PROBLEM DETAILS: Write the records out again exactly as they read, dropping any picture they hold.
┌─ GIVEN ENTRIES
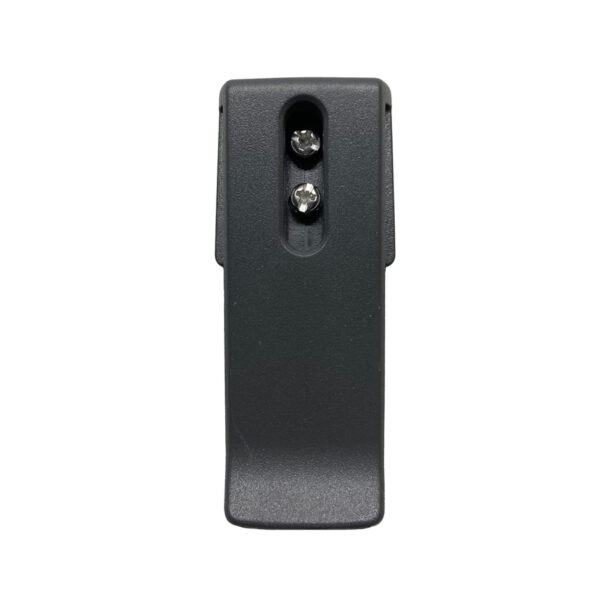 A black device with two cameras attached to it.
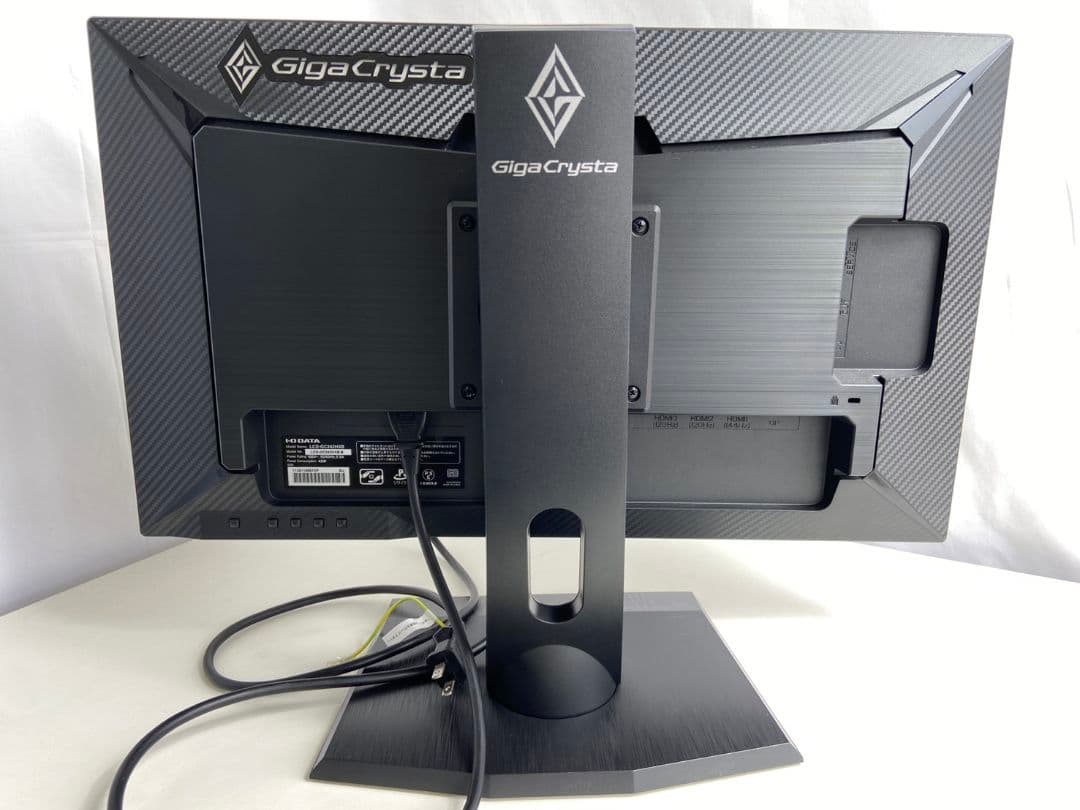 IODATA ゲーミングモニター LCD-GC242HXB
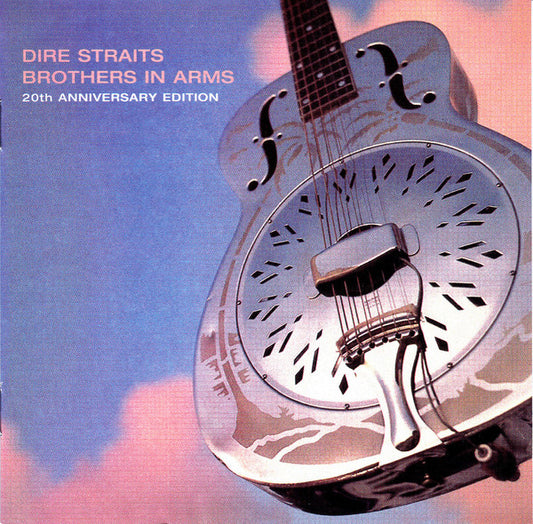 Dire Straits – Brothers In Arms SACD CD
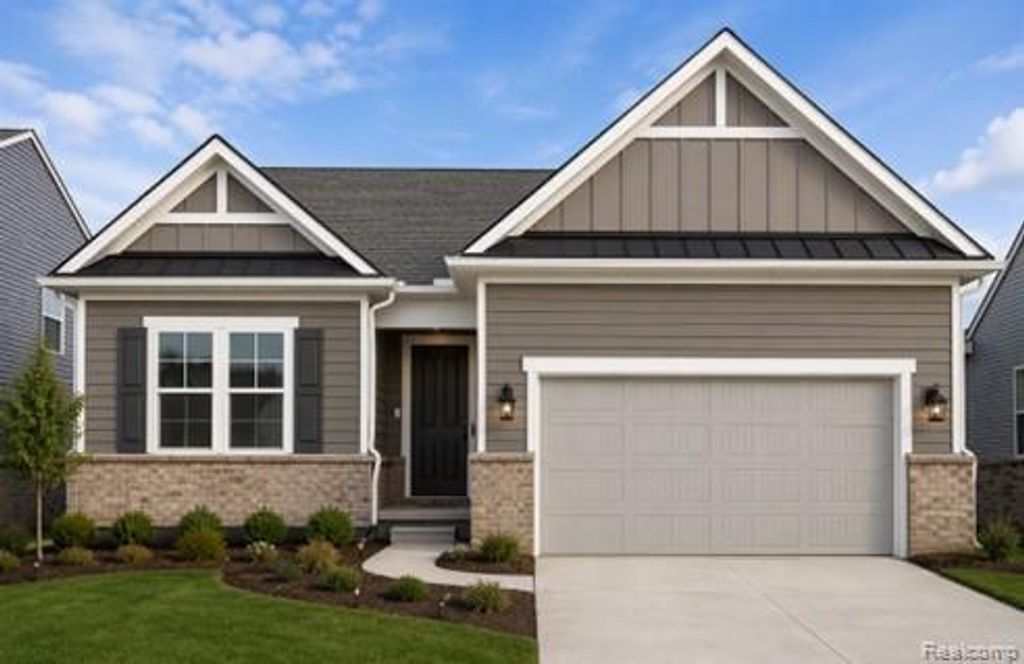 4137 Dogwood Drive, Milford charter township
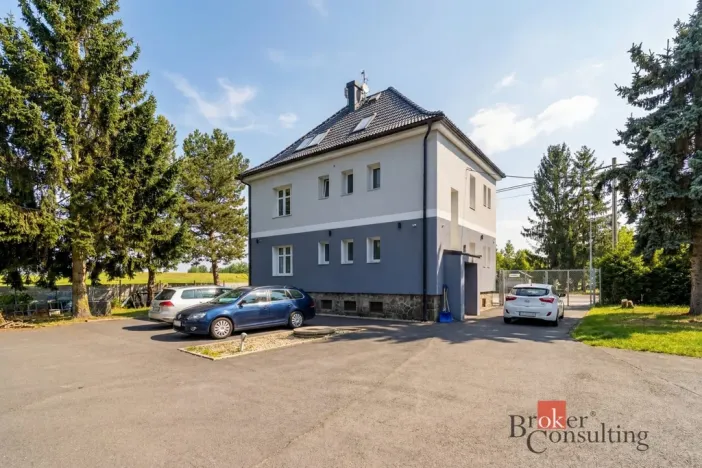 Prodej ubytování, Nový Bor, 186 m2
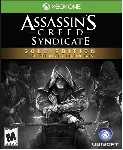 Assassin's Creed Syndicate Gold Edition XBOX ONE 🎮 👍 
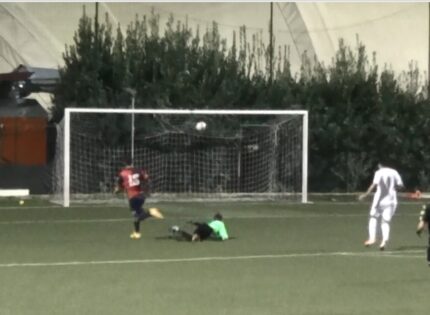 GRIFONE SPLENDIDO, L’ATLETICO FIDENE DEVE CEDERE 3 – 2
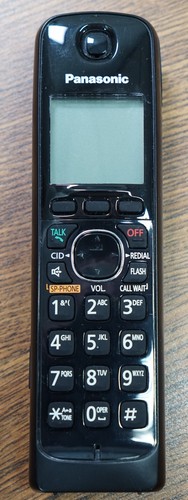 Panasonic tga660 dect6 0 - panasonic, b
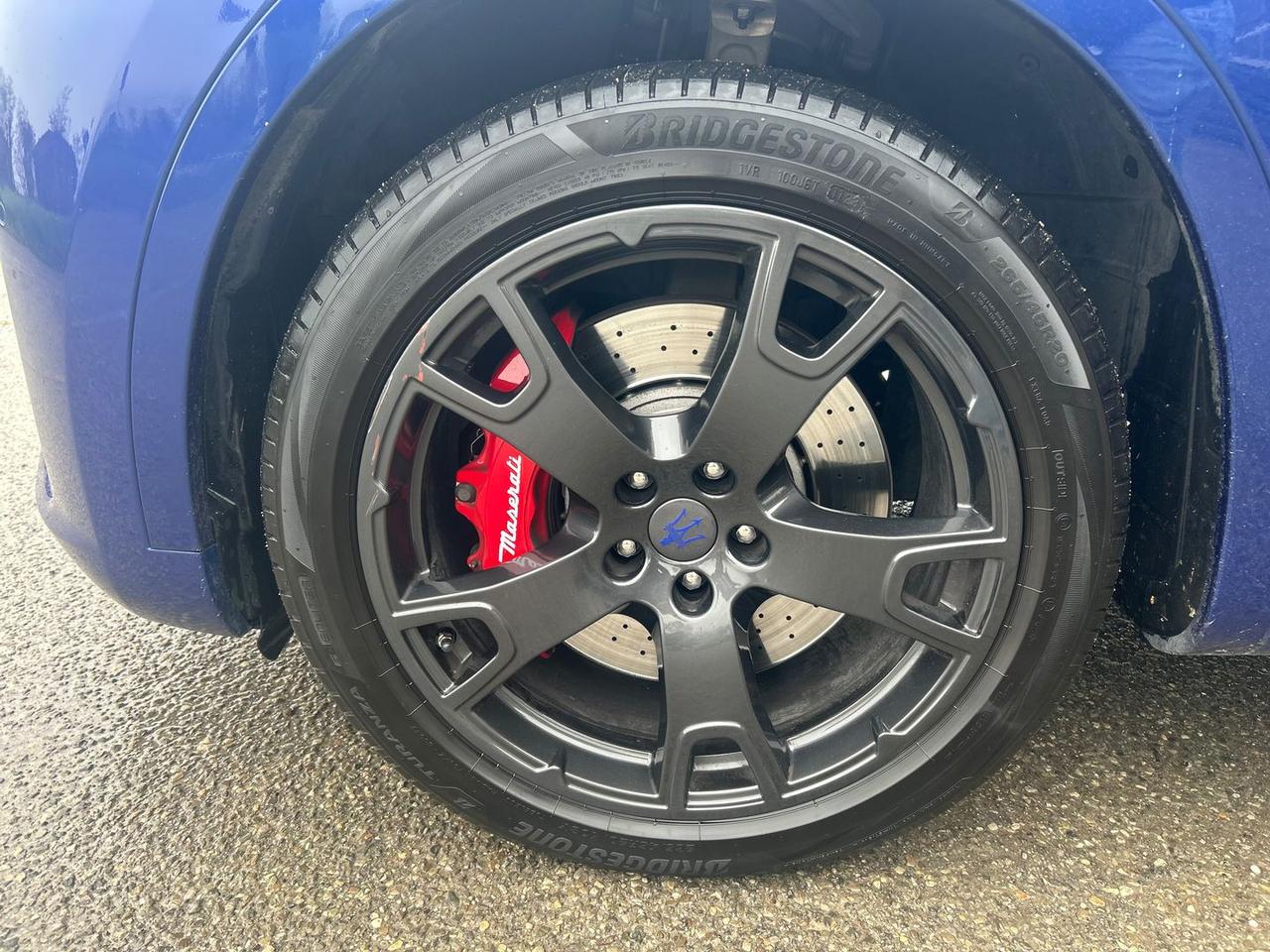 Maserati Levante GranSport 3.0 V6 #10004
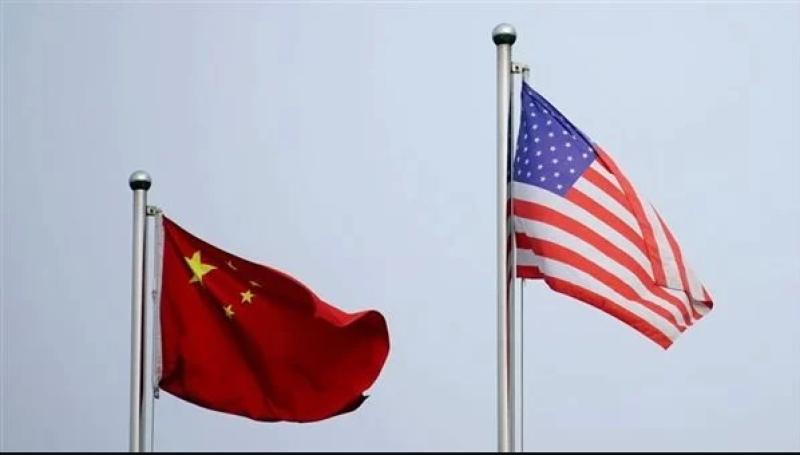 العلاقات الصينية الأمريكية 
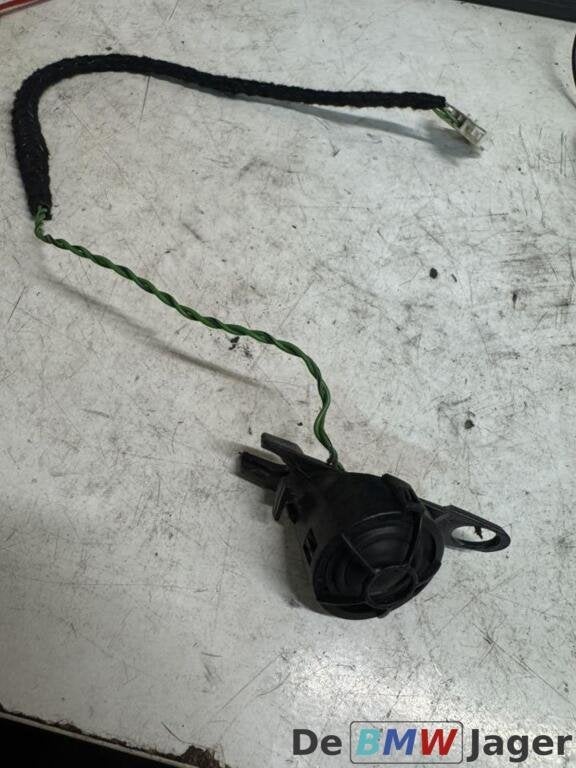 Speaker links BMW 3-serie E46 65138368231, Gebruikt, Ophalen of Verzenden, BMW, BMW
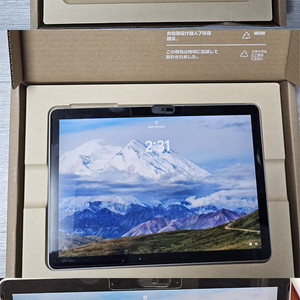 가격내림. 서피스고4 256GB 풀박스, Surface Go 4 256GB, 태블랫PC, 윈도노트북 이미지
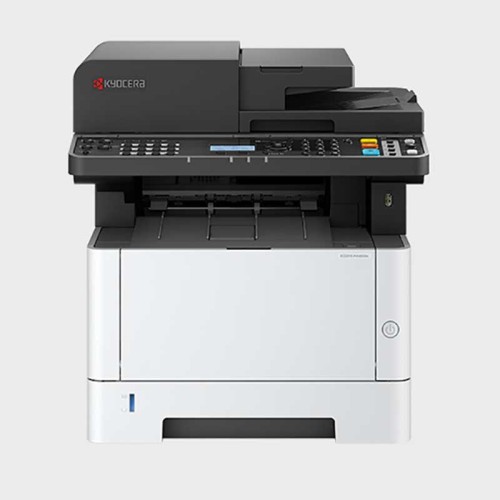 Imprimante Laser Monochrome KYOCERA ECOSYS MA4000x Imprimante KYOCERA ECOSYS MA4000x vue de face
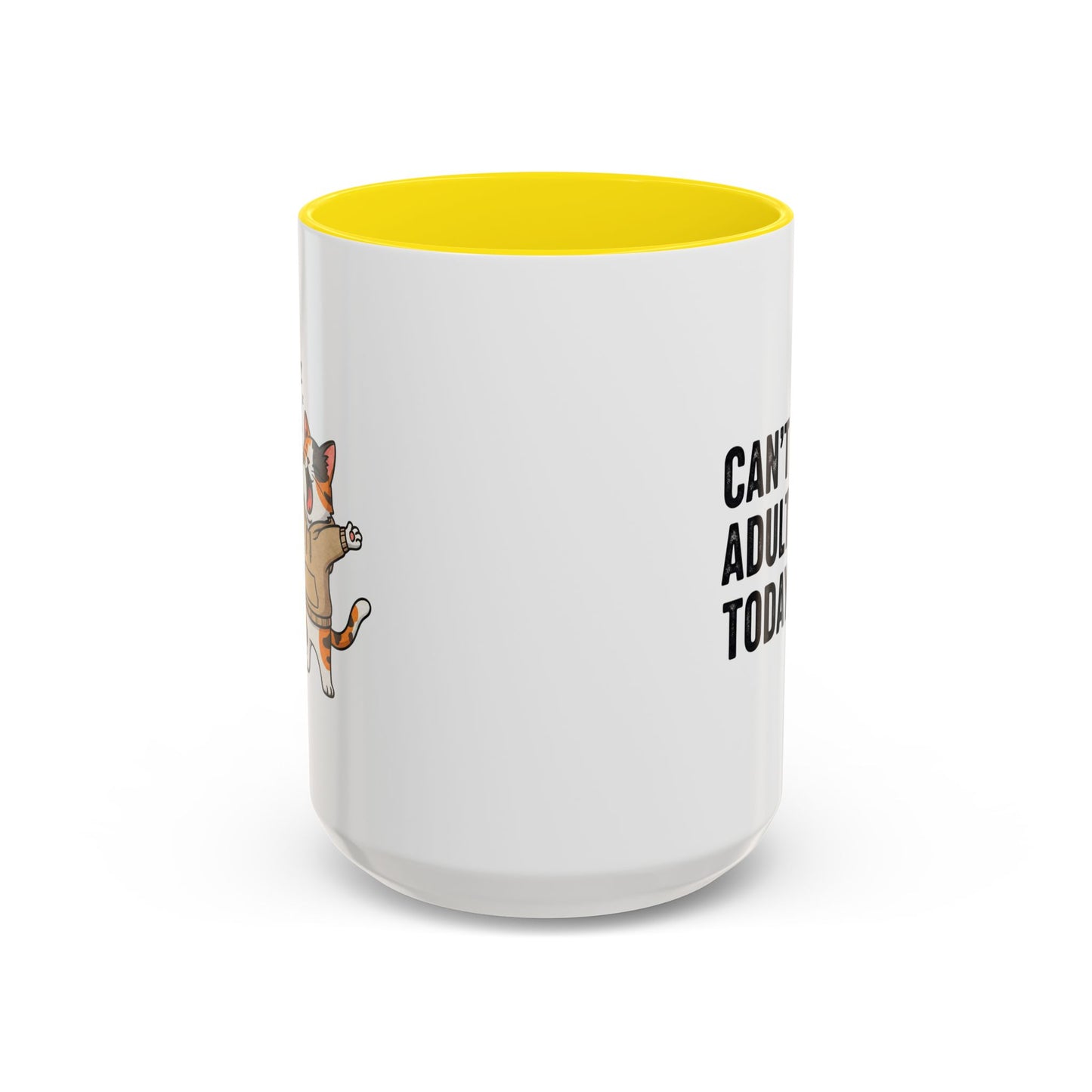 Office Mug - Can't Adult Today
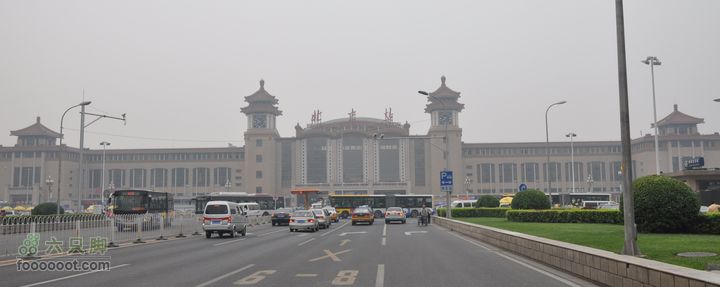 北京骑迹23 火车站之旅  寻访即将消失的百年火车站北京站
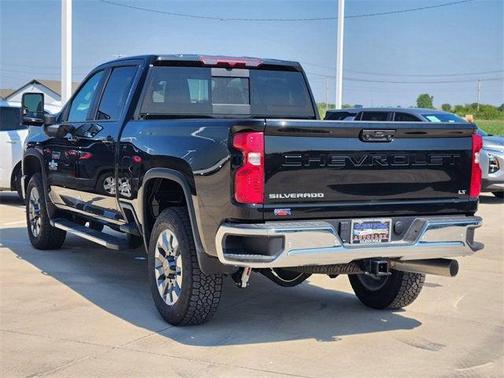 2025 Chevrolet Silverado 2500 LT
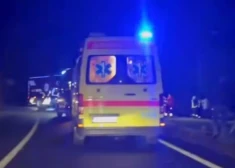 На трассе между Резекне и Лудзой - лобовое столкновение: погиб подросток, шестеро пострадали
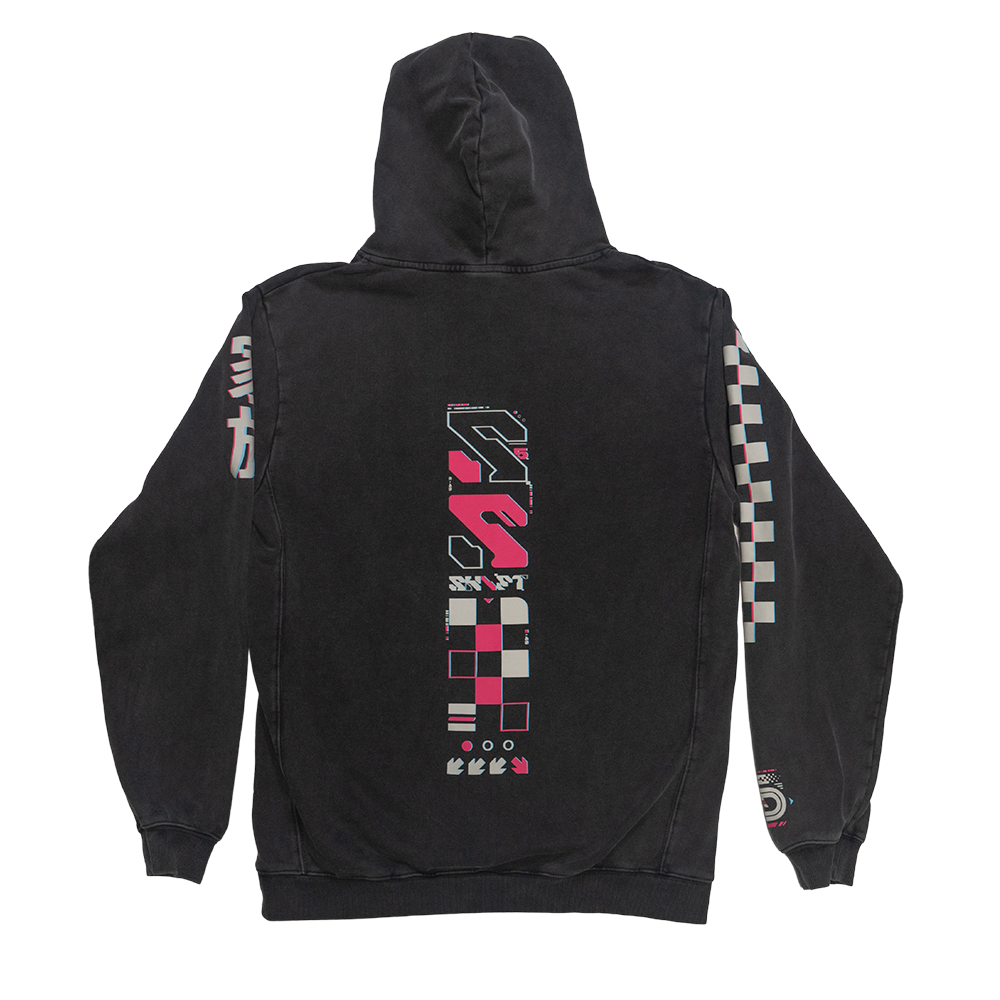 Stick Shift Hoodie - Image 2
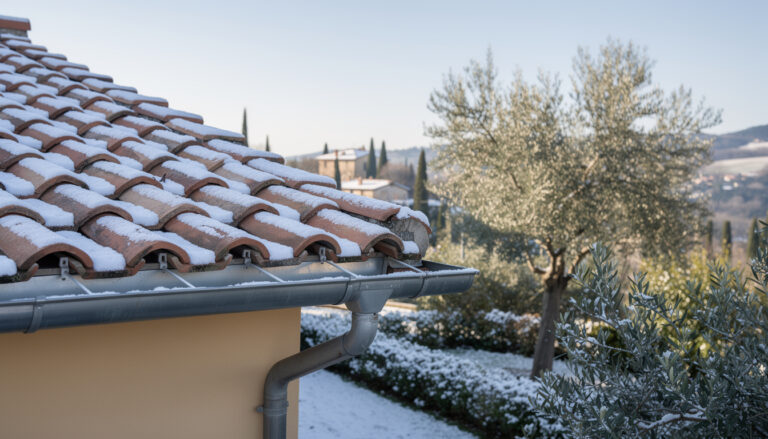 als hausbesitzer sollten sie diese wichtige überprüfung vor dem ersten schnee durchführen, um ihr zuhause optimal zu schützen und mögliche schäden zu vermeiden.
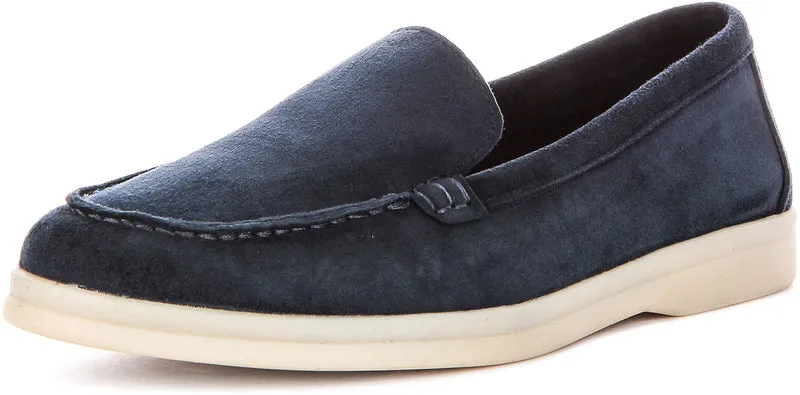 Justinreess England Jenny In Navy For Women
└─
OUTPUT BELOW:
 A black device with two cameras attached to it.
 IODATA ゲーミングモニター LCD-GC242HXB
 Dire Straits – Brothers In Arms SACD CD
 4137 Dogwood Drive, Milford charter township
 Prodej ubytování, Nový Bor, 186 m2
 Assassin's Creed Syndicate Gold Edition XBOX ONE 🎮 👍 
 GRIFONE SPLENDIDO, L’ATLETICO FIDENE DEVE CEDERE 3 – 2
 Panasonic tga660 dect6 0 - panasonic, b
 Maserati Levante GranSport 3.0 V6 #10004
 العلاقات الصينية الأمريكية 
 Speaker links BMW 3-serie E46 65138368231, Gebruikt, Ophalen of Verzenden, BMW, BMW
 가격내림. 서피스고4 256GB 풀박스, Surface Go 4 256GB, 태블랫PC, 윈도노트북 이미지
 Imprimante Laser Monochrome KYOCERA ECOSYS MA4000x Imprimante KYOCERA ECOSYS MA4000x vue de face
 Office Mug - Can't Adult Today
 北京骑迹23 火车站之旅  寻访即将消失的百年火车站北京站
 2025 Chevrolet Silverado 2500 LT
 На трассе между Резекне и Лудзой - лобовое столкновение: погиб подросток, шестеро пострадали
 Stick Shift Hoodie - Image 2
 als hausbesitzer sollten sie diese wichtige überprüfung vor dem ersten schnee durchführen, um ihr zuhause optimal zu schützen und mögliche schäden zu vermeiden.
 Justinreess England Jenny In Navy For Women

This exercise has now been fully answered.